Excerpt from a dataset
◆ ◆ ◆ ◆
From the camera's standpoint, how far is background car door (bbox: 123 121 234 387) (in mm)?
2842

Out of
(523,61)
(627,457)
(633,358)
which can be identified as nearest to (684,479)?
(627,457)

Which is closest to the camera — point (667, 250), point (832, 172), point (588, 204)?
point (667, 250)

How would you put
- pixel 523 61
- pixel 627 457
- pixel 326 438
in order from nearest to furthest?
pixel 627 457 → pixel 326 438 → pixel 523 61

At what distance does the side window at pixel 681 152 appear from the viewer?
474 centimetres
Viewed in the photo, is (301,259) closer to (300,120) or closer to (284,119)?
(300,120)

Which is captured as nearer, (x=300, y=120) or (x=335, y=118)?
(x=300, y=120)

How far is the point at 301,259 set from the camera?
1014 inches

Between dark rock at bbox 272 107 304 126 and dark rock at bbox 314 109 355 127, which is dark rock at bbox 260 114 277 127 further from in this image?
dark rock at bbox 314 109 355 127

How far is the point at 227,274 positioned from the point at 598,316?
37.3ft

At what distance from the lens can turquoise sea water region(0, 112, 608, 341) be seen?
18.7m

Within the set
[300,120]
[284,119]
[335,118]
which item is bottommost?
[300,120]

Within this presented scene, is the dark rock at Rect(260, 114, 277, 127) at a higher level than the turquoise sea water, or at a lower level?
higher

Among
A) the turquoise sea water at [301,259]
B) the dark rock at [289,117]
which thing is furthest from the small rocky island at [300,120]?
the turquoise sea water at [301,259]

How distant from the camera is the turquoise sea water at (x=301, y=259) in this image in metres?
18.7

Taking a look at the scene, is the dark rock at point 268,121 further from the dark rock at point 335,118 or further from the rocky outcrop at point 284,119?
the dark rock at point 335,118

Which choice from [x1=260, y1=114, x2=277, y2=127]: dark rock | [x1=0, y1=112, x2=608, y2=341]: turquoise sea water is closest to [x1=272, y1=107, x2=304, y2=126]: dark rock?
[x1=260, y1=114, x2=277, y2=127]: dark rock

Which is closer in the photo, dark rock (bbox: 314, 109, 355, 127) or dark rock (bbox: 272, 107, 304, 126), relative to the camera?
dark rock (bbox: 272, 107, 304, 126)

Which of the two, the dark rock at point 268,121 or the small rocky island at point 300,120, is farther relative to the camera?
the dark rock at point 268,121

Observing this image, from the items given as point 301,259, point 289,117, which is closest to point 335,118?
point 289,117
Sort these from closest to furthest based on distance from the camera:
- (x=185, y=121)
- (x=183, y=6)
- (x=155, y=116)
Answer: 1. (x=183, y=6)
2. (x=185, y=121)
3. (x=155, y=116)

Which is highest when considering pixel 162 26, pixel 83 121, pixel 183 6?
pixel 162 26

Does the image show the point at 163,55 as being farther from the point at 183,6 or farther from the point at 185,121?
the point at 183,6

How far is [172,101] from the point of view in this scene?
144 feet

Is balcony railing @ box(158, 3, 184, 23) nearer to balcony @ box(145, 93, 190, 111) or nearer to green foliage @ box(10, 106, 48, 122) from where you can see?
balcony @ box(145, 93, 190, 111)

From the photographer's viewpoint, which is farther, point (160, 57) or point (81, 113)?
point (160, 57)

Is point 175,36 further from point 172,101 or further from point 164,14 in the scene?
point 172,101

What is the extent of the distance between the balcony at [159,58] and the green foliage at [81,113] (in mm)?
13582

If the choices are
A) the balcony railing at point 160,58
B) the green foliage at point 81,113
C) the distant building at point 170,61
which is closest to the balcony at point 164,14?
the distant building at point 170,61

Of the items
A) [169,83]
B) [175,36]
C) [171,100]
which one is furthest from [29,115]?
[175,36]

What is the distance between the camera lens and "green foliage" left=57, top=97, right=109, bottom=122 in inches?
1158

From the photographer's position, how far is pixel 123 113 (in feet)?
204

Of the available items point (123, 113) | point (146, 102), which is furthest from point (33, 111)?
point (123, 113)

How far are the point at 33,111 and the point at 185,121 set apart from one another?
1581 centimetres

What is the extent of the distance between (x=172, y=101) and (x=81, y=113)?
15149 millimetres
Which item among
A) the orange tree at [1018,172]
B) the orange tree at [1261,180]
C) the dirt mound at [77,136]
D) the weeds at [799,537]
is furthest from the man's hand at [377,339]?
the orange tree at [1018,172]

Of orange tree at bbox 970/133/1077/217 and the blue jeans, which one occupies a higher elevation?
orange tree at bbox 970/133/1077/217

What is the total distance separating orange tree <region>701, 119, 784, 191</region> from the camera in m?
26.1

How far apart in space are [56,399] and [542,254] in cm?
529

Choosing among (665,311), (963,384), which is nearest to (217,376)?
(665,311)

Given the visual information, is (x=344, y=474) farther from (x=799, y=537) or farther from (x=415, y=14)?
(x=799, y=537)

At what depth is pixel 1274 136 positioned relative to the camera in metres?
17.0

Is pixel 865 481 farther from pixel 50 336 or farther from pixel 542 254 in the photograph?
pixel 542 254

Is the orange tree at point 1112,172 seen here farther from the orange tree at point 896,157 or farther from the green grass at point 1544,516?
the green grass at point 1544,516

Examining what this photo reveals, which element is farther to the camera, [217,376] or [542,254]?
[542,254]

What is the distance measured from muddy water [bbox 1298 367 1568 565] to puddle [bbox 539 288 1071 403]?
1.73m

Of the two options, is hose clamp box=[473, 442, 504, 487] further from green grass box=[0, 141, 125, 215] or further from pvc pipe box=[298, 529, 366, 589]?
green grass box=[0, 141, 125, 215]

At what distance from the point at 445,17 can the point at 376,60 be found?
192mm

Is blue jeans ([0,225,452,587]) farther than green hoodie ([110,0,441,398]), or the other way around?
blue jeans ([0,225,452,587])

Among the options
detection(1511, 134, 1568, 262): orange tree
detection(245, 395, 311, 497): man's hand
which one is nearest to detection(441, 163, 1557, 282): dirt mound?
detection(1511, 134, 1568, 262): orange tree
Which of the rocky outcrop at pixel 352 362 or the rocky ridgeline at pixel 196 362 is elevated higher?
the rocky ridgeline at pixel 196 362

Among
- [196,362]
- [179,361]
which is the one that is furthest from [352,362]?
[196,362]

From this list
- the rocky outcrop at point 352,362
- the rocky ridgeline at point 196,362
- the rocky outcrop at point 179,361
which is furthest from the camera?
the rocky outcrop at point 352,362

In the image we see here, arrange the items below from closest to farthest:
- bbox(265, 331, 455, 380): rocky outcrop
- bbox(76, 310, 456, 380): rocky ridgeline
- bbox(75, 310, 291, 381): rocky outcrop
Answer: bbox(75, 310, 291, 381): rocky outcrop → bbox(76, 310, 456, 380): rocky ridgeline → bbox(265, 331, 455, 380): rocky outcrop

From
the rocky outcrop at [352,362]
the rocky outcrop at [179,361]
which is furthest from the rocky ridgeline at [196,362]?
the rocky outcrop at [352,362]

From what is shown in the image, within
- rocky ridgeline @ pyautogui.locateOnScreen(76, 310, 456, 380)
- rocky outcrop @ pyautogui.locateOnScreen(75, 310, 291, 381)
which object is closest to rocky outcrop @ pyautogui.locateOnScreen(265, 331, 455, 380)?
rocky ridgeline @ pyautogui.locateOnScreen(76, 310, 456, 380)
◆ ◆ ◆ ◆
Problem
Using the listing above, please repeat every entry exactly.

Exercise response
From the camera's standpoint, how far is background car door (bbox: 123 121 234 387) (in mm)?
2842

Out of
(523,61)
(627,457)
(633,358)
which can be identified as nearest to (684,479)?
(627,457)

Which is closest to the camera — point (667, 250), point (832, 172), point (588, 204)?
point (667, 250)

How would you put
- pixel 523 61
- pixel 627 457
- pixel 326 438
in order from nearest to furthest?
pixel 627 457 → pixel 326 438 → pixel 523 61

At what distance does the side window at pixel 681 152 appear from the viewer?
474 centimetres
Viewed in the photo, is (301,259) closer to (300,120) or closer to (284,119)?
(300,120)

Which is captured as nearer, (x=300, y=120) or (x=335, y=118)?
(x=300, y=120)

How far is the point at 301,259 set from the camera?
1014 inches

Between dark rock at bbox 272 107 304 126 and dark rock at bbox 314 109 355 127, which is dark rock at bbox 260 114 277 127 further from in this image?
dark rock at bbox 314 109 355 127

How far is the point at 227,274 positioned from the point at 598,316?
37.3ft

At what distance from the lens can turquoise sea water region(0, 112, 608, 341) be seen?
18.7m

Within the set
[300,120]
[284,119]
[335,118]
which item is bottommost?
[300,120]

Within this presented scene, is the dark rock at Rect(260, 114, 277, 127) at a higher level than the turquoise sea water, or at a lower level?
higher

Among
A) the turquoise sea water at [301,259]
B) the dark rock at [289,117]
which thing is furthest from the small rocky island at [300,120]?
the turquoise sea water at [301,259]

How distant from the camera is the turquoise sea water at (x=301, y=259) in this image in metres?
18.7

Taking a look at the scene, is the dark rock at point 268,121 further from the dark rock at point 335,118 or further from the rocky outcrop at point 284,119?
the dark rock at point 335,118

Which choice from [x1=260, y1=114, x2=277, y2=127]: dark rock | [x1=0, y1=112, x2=608, y2=341]: turquoise sea water is closest to [x1=272, y1=107, x2=304, y2=126]: dark rock?
[x1=260, y1=114, x2=277, y2=127]: dark rock

Which is closer in the photo, dark rock (bbox: 314, 109, 355, 127) or dark rock (bbox: 272, 107, 304, 126), relative to the camera?
dark rock (bbox: 272, 107, 304, 126)

Which of the two, the dark rock at point 268,121 or the small rocky island at point 300,120, is farther relative to the camera?
the dark rock at point 268,121

Observing this image, from the items given as point 301,259, point 289,117, which is closest to point 335,118?
point 289,117
Sort these from closest to furthest based on distance from the camera:
- (x=185, y=121)
- (x=183, y=6)
- (x=155, y=116)
Answer: 1. (x=183, y=6)
2. (x=185, y=121)
3. (x=155, y=116)

Which is highest when considering pixel 162 26, pixel 83 121, pixel 183 6?
pixel 162 26

Does the image show the point at 163,55 as being farther from the point at 183,6 or farther from the point at 185,121?
the point at 183,6

How far is [172,101] from the point of view in this scene?
144 feet

Is balcony railing @ box(158, 3, 184, 23) nearer to balcony @ box(145, 93, 190, 111) or nearer to green foliage @ box(10, 106, 48, 122) from where you can see?
balcony @ box(145, 93, 190, 111)

From the photographer's viewpoint, which is farther, point (160, 57) or point (81, 113)?
point (160, 57)

Is point 175,36 further from point 172,101 or further from point 164,14 in the scene?
point 172,101

What is the extent of the distance between the balcony at [159,58] and the green foliage at [81,113] (in mm)?
13582

If the choices are
A) the balcony railing at point 160,58
B) the green foliage at point 81,113
C) the distant building at point 170,61
which is closest to the balcony at point 164,14?
the distant building at point 170,61

Of the items
A) [169,83]
B) [175,36]
C) [171,100]
which one is furthest from [29,115]?
[175,36]

What is the distance between the camera lens and "green foliage" left=57, top=97, right=109, bottom=122 in inches?
1158

From the photographer's position, how far is pixel 123 113 (in feet)?
204

Of the available items point (123, 113) | point (146, 102), which is furthest from point (33, 111)?
point (123, 113)

How far are the point at 33,111 and the point at 185,121 set apart from one another?
1581 centimetres

What is the extent of the distance between (x=172, y=101) and (x=81, y=113)?
15149 millimetres
Which item among
A) the orange tree at [1018,172]
B) the orange tree at [1261,180]
C) the dirt mound at [77,136]
D) the weeds at [799,537]
is furthest from the man's hand at [377,339]?
the orange tree at [1018,172]

Of orange tree at bbox 970/133/1077/217 and the blue jeans, which one occupies a higher elevation?
orange tree at bbox 970/133/1077/217

What is the total distance separating orange tree <region>701, 119, 784, 191</region> from the camera in m?
26.1

How far apart in space are [56,399] and [542,254] in cm?
529

Choosing among (665,311), (963,384), which is nearest to (217,376)?
(665,311)

Given the visual information, is (x=344, y=474) farther from (x=799, y=537) or farther from (x=415, y=14)?
(x=799, y=537)

At what depth is pixel 1274 136 positioned relative to the camera in metres?
17.0

Is pixel 865 481 farther from pixel 50 336 or farther from pixel 542 254 in the photograph?
pixel 542 254

Is the orange tree at point 1112,172 seen here farther from the orange tree at point 896,157 or farther from the green grass at point 1544,516?
the green grass at point 1544,516

Examining what this photo reveals, which element is farther to the camera, [217,376] or [542,254]?
[542,254]

What is the distance measured from muddy water [bbox 1298 367 1568 565] to puddle [bbox 539 288 1071 403]?
1.73m

Of the two options, is hose clamp box=[473, 442, 504, 487] further from green grass box=[0, 141, 125, 215] or further from pvc pipe box=[298, 529, 366, 589]?
green grass box=[0, 141, 125, 215]

At what distance from the point at 445,17 can the point at 376,60 be found?
192mm

Is blue jeans ([0,225,452,587]) farther than green hoodie ([110,0,441,398]), or the other way around?
blue jeans ([0,225,452,587])

Among the options
detection(1511, 134, 1568, 262): orange tree
detection(245, 395, 311, 497): man's hand
which one is nearest to detection(441, 163, 1557, 282): dirt mound?
detection(1511, 134, 1568, 262): orange tree
Which of the rocky outcrop at pixel 352 362 or the rocky ridgeline at pixel 196 362 is elevated higher?
the rocky ridgeline at pixel 196 362

Among
- [196,362]
- [179,361]
which is the one that is furthest from [352,362]?
[196,362]

From this list
- the rocky outcrop at point 352,362
- the rocky ridgeline at point 196,362
- the rocky outcrop at point 179,361
which is furthest from the camera?
the rocky outcrop at point 352,362

In the image we see here, arrange the items below from closest to farthest:
- bbox(265, 331, 455, 380): rocky outcrop
- bbox(76, 310, 456, 380): rocky ridgeline
- bbox(75, 310, 291, 381): rocky outcrop
Answer: bbox(75, 310, 291, 381): rocky outcrop → bbox(76, 310, 456, 380): rocky ridgeline → bbox(265, 331, 455, 380): rocky outcrop

From
the rocky outcrop at [352,362]
the rocky outcrop at [179,361]
which is furthest from the rocky ridgeline at [196,362]?
the rocky outcrop at [352,362]

From what is shown in the image, within
- rocky ridgeline @ pyautogui.locateOnScreen(76, 310, 456, 380)
- rocky outcrop @ pyautogui.locateOnScreen(75, 310, 291, 381)
which object is closest to rocky outcrop @ pyautogui.locateOnScreen(265, 331, 455, 380)?
rocky ridgeline @ pyautogui.locateOnScreen(76, 310, 456, 380)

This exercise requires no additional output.